# Work to do
Reproduce, word for word and in full, the passage below on the decline of JGWPT Holdings' share price.

Is the bloom finally off the rose for structured settlement secondary market leader JGWPT Holdings, Inc. (JGWPT) whose subsidiaries include J.G. Wentworth (JGW) and Peachtree Settlement Funding (Peachtree)?
Despite strong sales since 2010, punctuated by the November 25, 2014 announcement that it had issued $207,501,000 of Fixed Rate Asset Backed Notes collateralized primarily by payment rights rights arising under court ordered structured settlement payment purchase contracts, JGWPT's NYSE per share price closed at $8.65 on December 12, 2014, down drastically from its 2014 high of $19.88 on March 4.
When JGWPT's Holdings IPO occurred November 8, 2013, with an initial offering price of $14.00 per share, one analyst opined the stock was worth at least $20 per share based upon JGW's "dominant franchise", access to securitization markets, low costs relative to competitors and "incalculable returns on capital", among other factors.
After JGW consolidated its 2011 merger with Peachtree, various industry experts estimated the combined combined company's structured settlement secondary market share totaled somewhere between 50% and 75%, and its share of industry profits exceeded 80%.
What happened?
Zacks Investment Research published two reports earlier this month on December 2 ("JG Wentworth - Bear of the Day") and December 9 ("What Falling Estimates & Price Mean for J.G. Wentworth").

# Rows from a dataset
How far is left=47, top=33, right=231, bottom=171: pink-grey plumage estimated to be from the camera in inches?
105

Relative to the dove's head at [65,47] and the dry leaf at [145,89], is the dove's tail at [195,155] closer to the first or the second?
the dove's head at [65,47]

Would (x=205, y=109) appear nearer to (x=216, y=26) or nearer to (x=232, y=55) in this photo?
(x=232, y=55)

...

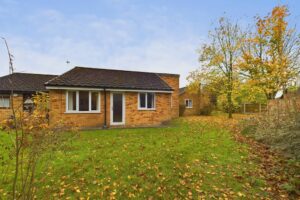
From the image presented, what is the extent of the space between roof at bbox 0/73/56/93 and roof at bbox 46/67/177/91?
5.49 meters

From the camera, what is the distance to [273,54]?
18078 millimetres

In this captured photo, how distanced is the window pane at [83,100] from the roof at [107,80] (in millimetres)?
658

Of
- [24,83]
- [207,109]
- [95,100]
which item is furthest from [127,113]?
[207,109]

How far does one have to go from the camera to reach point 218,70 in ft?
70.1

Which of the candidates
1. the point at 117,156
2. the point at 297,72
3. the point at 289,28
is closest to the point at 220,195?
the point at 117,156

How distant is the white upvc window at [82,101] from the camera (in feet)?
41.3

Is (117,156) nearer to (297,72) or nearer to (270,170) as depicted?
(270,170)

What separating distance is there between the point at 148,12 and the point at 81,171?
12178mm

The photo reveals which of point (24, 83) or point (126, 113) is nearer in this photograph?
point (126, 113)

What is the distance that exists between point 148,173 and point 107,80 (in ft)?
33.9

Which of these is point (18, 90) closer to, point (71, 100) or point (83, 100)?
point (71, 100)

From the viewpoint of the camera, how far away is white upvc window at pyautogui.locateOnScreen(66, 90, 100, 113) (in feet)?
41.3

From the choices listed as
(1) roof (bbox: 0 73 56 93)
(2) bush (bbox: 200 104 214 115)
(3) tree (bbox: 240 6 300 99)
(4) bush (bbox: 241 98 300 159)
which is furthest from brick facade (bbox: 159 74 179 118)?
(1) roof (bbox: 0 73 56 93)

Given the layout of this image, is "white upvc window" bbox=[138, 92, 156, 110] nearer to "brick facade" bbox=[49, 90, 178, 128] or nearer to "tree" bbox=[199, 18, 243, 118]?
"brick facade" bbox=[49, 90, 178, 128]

# Result for this exercise
Is the bloom finally off the rose for structured settlement secondary market leader JGWPT Holdings, Inc. (JGWPT) whose subsidiaries include J.G. Wentworth (JGW) and Peachtree Settlement Funding (Peachtree)?
Despite strong sales since 2010, punctuated by the November 25, 2014 announcement that it had issued $207,501,000 of Fixed Rate Asset Backed Notes collateralized primarily by payment rights rights arising under court ordered structured settlement payment purchase contracts, JGWPT's NYSE per share price closed at $8.65 on December 12, 2014, down drastically from its 2014 high of $19.88 on March 4.
When JGWPT's Holdings IPO occurred November 8, 2013, with an initial offering price of $14.00 per share, one analyst opined the stock was worth at least $20 per share based upon JGW's "dominant franchise", access to securitization markets, low costs relative to competitors and "incalculable returns on capital", among other factors.
After JGW consolidated its 2011 merger with Peachtree, various industry experts estimated the combined combined company's structured settlement secondary market share totaled somewhere between 50% and 75%, and its share of industry profits exceeded 80%.
What happened?
Zacks Investment Research published two reports earlier this month on December 2 ("JG Wentworth - Bear of the Day") and December 9 ("What Falling Estimates & Price Mean for J.G. Wentworth").